Now notice who was involved: two of the finest Christians in the first century. They were both heroes in Luke's story of Acts: Peter and Barnabas.
Next, notice the two terrible words of indictment that Paul uses to describe their behavior: "fear" and "hypocrisy." Verse 12 at the end: ". . . fearing the party of the circumcision." And verse 13 at the end: ". . . even Barnabas was carried away by their hypocrisy."
Peter had been enjoying his freedom in Christ, eating as a Jew with Gentiles, which many would have considered ceremonially unclean. But he was not "under the law" as Paul would have said. But when influential people from Jerusalem came, Peter feared their censure, and became – again! Note that! Again! – a coward. Same old sin. The kind that make you say, "O wretched man that I am!" He pretended in front of these people that he did not do what in fact he did do – namely, eat with Gentiles. He was coveting the approval of men. He was fearing whom he should not fear. And he was lying and deceiving with his behavior. And it was so serious that Paul thought the very Gospel was at stake, because he said in verse 14, "But when I saw that they were not straightforward about the truth of the gospel . . ." and then he rebuked him in front of everyone.

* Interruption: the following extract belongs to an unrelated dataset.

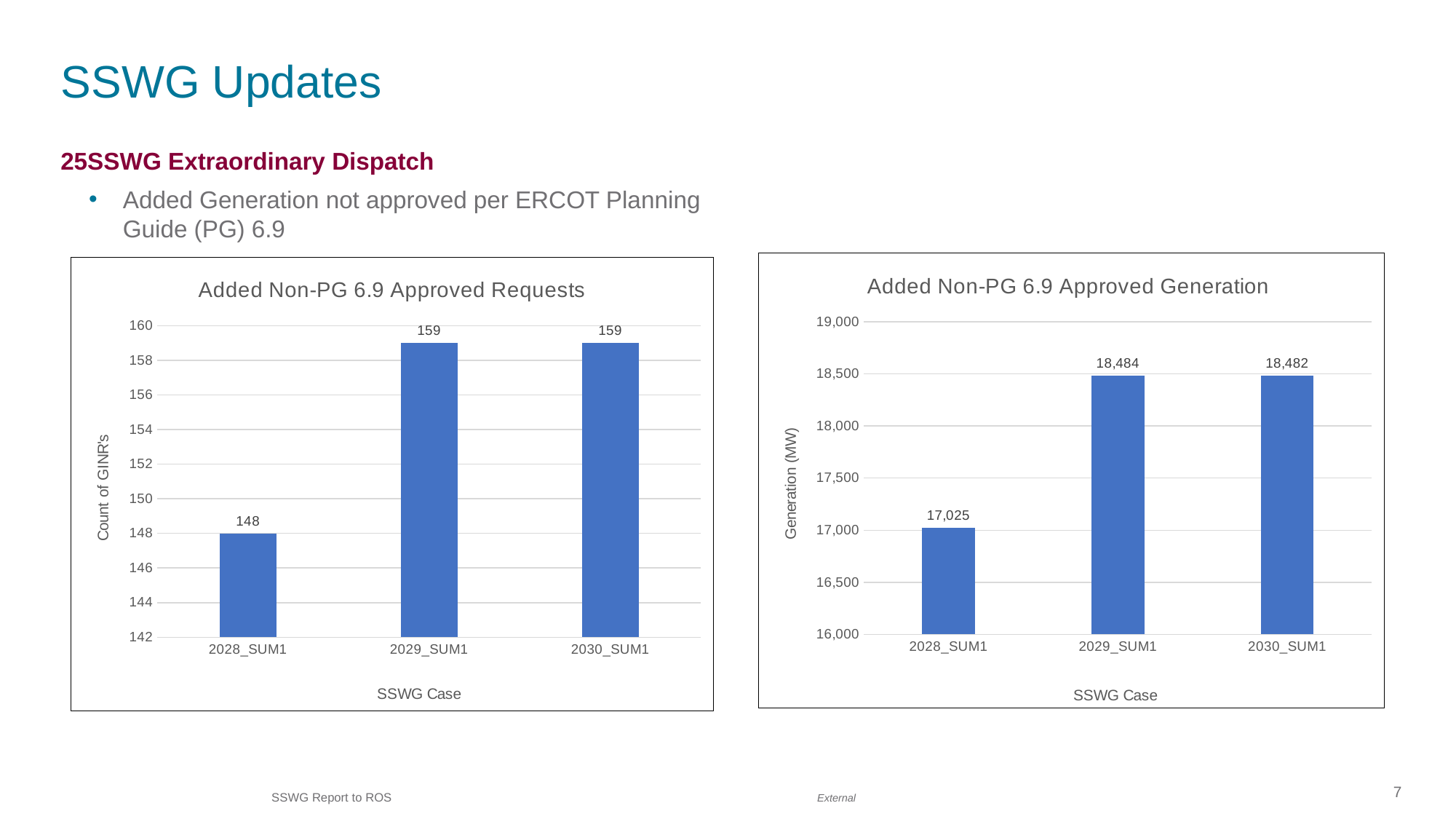
In the 'Added Non-PG 6.9 Approved Generation' chart, which SSWG case has the highest generation? 2029_SUM1 In the 'Added Non-PG 6.9 Approved Requests' chart, what is the difference between the values for 2029_SUM1 and 2028_SUM1? 11 In the 'Added Non-PG 6.9 Approved Requests' chart, what is the value for 2029_SUM1? 159 In the 'Added Non-PG 6.9 Approved Generation' chart, what is the value for 2028_SUM1? 17,025 In the 'Added Non-PG 6.9 Approved Generation' chart, what is the difference between the values for 2029_SUM1 and 2028_SUM1? 1,459 In the 'Added Non-PG 6.9 Approved Requests' chart, how many SSWG cases are shown? 3 What is the y-axis label of the 'Added Non-PG 6.9 Approved Generation' chart? Generation (MW) In the 'Added Non-PG 6.9 Approved Requests' chart, which SSWG case has the lowest count of GINRs? 2028_SUM1 In the 'Added Non-PG 6.9 Approved Requests' chart, what is the value for 2028_SUM1? 148 What kind of chart is the 'Added Non-PG 6.9 Approved Generation' chart? bar chart In the 'Added Non-PG 6.9 Approved Generation' chart, is the value for 2028_SUM1 greater or less than 17,500? less In the 'Added Non-PG 6.9 Approved Generation' chart, what is the value for 2030_SUM1? 18,482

Well, I could go on and describe this in the very terms of Romans 7:14ff. But I will save that for another time. Suffice it to say here that you and I know what this is like. It happens to us and we hate it. Indwelling sin is to be mortified, put to death. But there are times when it suddenly captures us and makes slaves of us before we know what is happening.Or sometimes it comes with such subtle wooings that we know exactly what is happening and we let ourselves be deceived.
This does not mean we are not Christian. The test is, Do we love the law? Do we hate our failure? Do we cry out in dismay over our sinful condition? Do we look to Christ and his righteousness? Do we fly to the cross? Do we confess and repent and renounce Satan and set our faces to go forward with Jesus on the Calvary road?

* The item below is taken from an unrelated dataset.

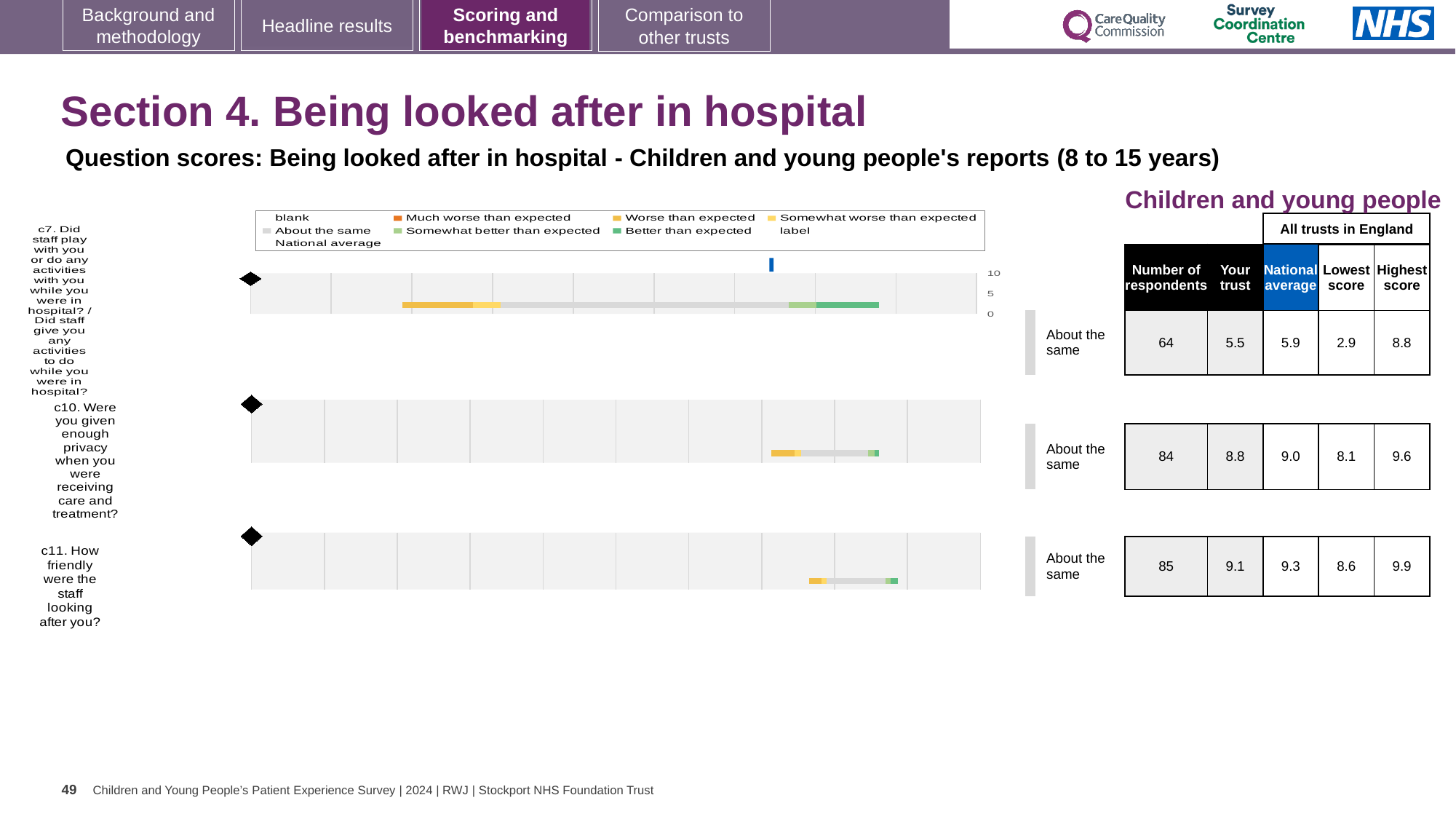
What is the national average score for c11 (How friendly were the staff looking after you?)? 9.3 Which question has the lowest number of respondents? c7. Did staff play with you or do any activities with you while you were in hospital? For c7, which is larger: the 'Your trust' score or the national average? National average Which question has the highest 'Your trust' score? c11. How friendly were the staff looking after you? How many respondents answered c7 (Did staff play with you or do any activities with you while you were in hospital?)? 64 What benchmark category is shown for c10? About the same How many questions are plotted on this slide? 3 What is the lowest score among all trusts in England for c10? 8.1 What is the difference between the highest score and the lowest score for c11? 1.3 What is the 'Your trust' score for c10 (Were you given enough privacy when you were receiving care and treatment?)? 8.8 What kind of chart is used to show the question scores on this slide? bar chart By how much does the national average exceed the 'Your trust' score for c10? 0.2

Do that! Let us pray for each other that we do that.
This 150-page work from the 17th century is still in print in The Works of John Owen, Vol. 6 (Edinburgh: Banner of Truth Trust, 1967), pp. 153-322. Its full title is "The Nature, Power, Deceit, and Prevalency of the Remainders of Indwelling Sin in Believers; Together with the Ways of Its Working and Means of Prevention, Opened, Evinced, and Applied: with A Resolution of Sundry Cases of Conscience Thereunto Appertaining."
I am aware that one of the main arguments for a pre-Christian interpretation is that a Christian of the Romans 6 variety cannot be "sold under sin" (7:14, "I am of flesh, sold into bondage to sin"). I take "sold" here to be an image of "sold into slavery." But I take it to be a temporary experience of what Paul says not to let happen in Gal. 5:1, "Keep standing firm and do not be subject again to a yoke of slavery." I think Paul would have said that is what Peter let happen in Gal. 2:12ff. So my understanding is that we are not in constant slavery to sin and that we have been decisively manumitted out of that state and condition, but that we slip back into it from time to time, and sin is spoken of as "enslaving" us in one sense in those times.